Have you ever seen a redwood or sequoia tree in person? These giants are simply unbelievable when you gaze upon them for the first time. We are lucky they are still on this earth for us to enjoy.
Although the giant sequoia and redwood are closely related, they exhibit many individual characteristics that distinguish them from each other. Perhaps the following major differences will help to answer some of the questions that may come to mind
Natural habitat.—The giant sequoia is found growing singly or in groups scattered for a distance of 250 miles along the western slopes of the Sierra Nevada in central California at elevations of 4,000 to 8,000 feet. The redwood grows near the Pacific Ocean along the northern California coast in a more or less continuous belt about 450 miles long and 15 miles wide.

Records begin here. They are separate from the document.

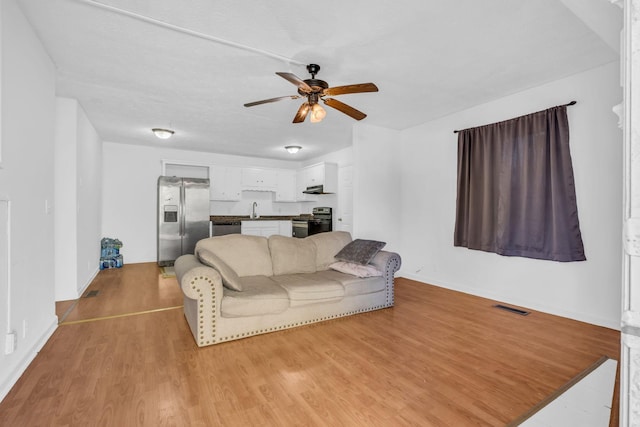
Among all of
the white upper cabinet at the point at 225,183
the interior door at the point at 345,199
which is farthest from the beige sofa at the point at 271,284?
the white upper cabinet at the point at 225,183

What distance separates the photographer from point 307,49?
2646mm

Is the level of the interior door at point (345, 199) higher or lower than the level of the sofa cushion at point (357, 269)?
higher

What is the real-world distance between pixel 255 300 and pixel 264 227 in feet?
15.5

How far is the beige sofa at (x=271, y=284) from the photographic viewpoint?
2.51m

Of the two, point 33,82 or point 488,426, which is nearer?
point 488,426

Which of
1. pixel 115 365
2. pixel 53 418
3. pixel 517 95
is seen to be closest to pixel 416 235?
pixel 517 95

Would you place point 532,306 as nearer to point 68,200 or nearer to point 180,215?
point 68,200

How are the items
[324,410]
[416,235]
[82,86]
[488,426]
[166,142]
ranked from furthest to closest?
[166,142], [416,235], [82,86], [324,410], [488,426]

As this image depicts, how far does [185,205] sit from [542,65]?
6.24 m

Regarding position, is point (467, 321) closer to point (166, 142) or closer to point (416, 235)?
point (416, 235)

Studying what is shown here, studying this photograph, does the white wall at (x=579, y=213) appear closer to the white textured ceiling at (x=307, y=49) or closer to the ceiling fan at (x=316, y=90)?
the white textured ceiling at (x=307, y=49)

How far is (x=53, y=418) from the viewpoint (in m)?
1.63

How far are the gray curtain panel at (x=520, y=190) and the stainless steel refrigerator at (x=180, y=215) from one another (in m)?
5.05

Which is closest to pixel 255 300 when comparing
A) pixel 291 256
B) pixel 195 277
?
pixel 195 277
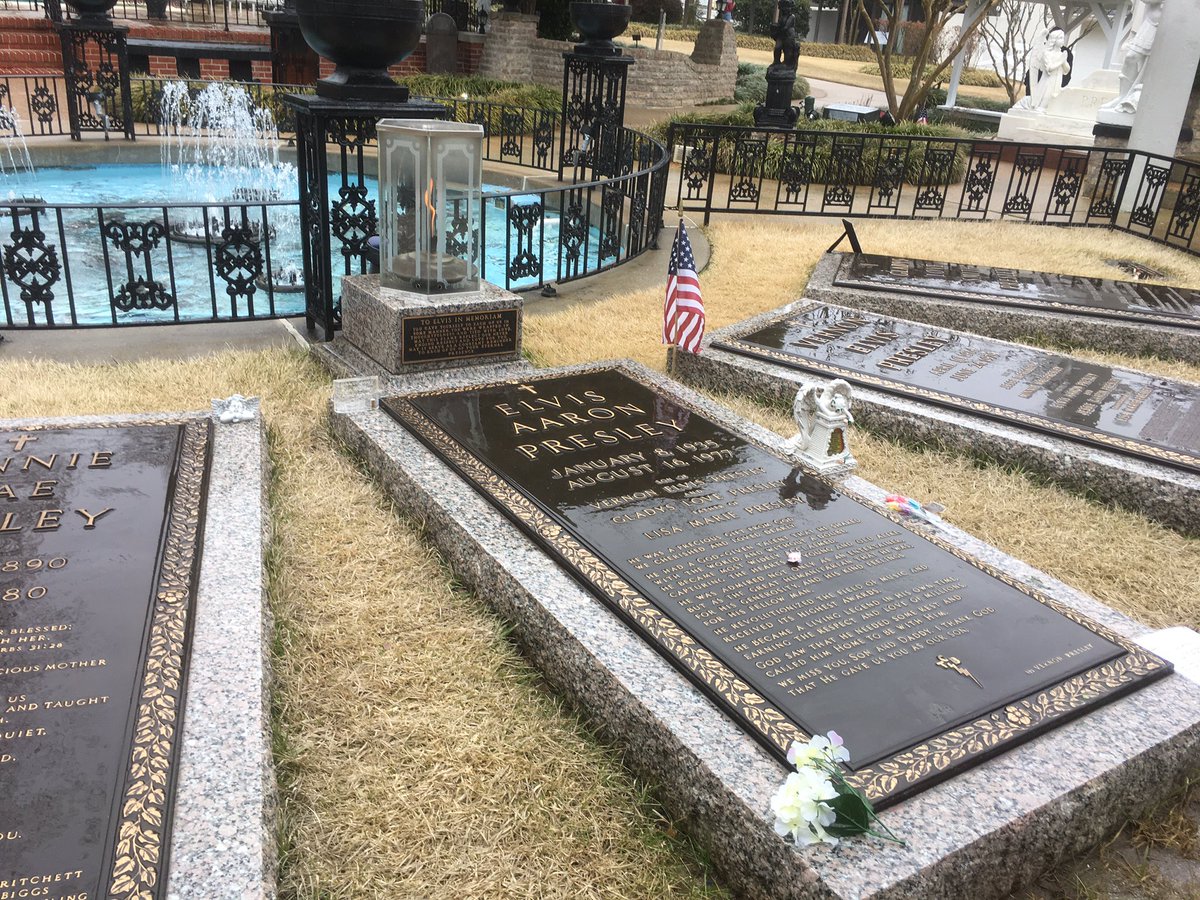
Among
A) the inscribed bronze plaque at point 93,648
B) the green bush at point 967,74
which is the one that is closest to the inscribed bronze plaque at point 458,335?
the inscribed bronze plaque at point 93,648

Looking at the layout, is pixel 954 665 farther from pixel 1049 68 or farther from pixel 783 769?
pixel 1049 68

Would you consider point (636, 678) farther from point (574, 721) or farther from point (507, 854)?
point (507, 854)

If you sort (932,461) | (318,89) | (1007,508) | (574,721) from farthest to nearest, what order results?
(318,89), (932,461), (1007,508), (574,721)

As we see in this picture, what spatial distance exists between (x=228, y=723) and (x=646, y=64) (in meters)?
25.2

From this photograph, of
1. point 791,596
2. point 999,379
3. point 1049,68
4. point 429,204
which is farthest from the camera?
point 1049,68

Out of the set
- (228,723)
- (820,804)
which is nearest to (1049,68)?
(820,804)

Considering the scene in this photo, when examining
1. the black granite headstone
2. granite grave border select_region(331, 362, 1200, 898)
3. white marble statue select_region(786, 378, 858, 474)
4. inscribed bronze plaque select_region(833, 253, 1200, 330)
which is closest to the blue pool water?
inscribed bronze plaque select_region(833, 253, 1200, 330)

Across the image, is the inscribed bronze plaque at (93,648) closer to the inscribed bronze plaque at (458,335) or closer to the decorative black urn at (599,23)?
the inscribed bronze plaque at (458,335)

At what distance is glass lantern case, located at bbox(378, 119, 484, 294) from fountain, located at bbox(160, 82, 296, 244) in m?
6.95

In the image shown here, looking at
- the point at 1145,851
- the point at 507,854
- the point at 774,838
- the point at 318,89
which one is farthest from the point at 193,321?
the point at 1145,851

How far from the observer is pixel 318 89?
232 inches

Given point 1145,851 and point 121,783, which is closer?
point 121,783

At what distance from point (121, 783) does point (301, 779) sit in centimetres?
59

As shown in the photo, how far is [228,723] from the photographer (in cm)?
256
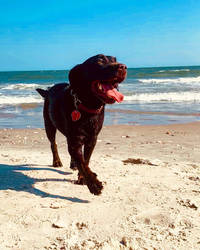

Method of reproduction.—Both species reproduce from seed, but the redwood is one of the few conifers that is also able to develop sprouts from cut stumps, roots, and burls. In essence the redwoods can clone themselves. According to a park ranger I spoke with, this is advantageous as most of the cones distributed by the redwoods to not take hold and begin growing.
Foliage.—The foliage of the giant sequoia is scale-like and somewhat resembles that of the junipers; redwood foliage is in the form of two-ranked needles like the hemlock.
Shape and size.—The giant sequoia is the largest tree in the world in volume and has an immense trunk with very slight taper; the redwood is the world's tallest tree and has a slender trunk.
Cones and seed.—The cones and seed of the giant sequoia are about three times the size of those produced by the redwood.
Woody structure.—The wood of the giant sequoia is much coarser in texture than that of the redwood, and growth rings of the redwood are wider. Both woods are highly resistant to decay.
Color of bark.—The bark of the giant sequoia is bright reddish brown, whereas that of the redwood is a dull chocolate brown
I mentioned we are lucky the redwoods are still here for us to enjoy as they were 96% destroyed by logging before some great citizen saviors, the State of California, and the Federal Government saved those that were still standing. That began in 1968 and is ongoing today with the latest expansion in 2005. Redwoods used to grow in various locations throughout the world, however, now you will only find them along the northern coast of California and their relative the sequoia in the Sierra Nevada Mountains of California.
The tallest coastal redwood is reportedly 379 feet (115.5 meters) tall and the oldest estimated at 2000 years old. The largest sequoia is named the General Sherman and stands 274.9 feet (83.8 meters) tall and is 2500 years old. Scientists believe some of the sequoias cut down prior to protection were between 4-8000 years old.
This photo titled “Life from Death” was taken in one of the redwood groves near Crescent City, California. It symbolizes the ability of the forest to regenerate itself if not impeded by human activity such as logging or climate change. If you are ever in the area of either the redwoods or the sequoias, you will certainly want to pay them a visit.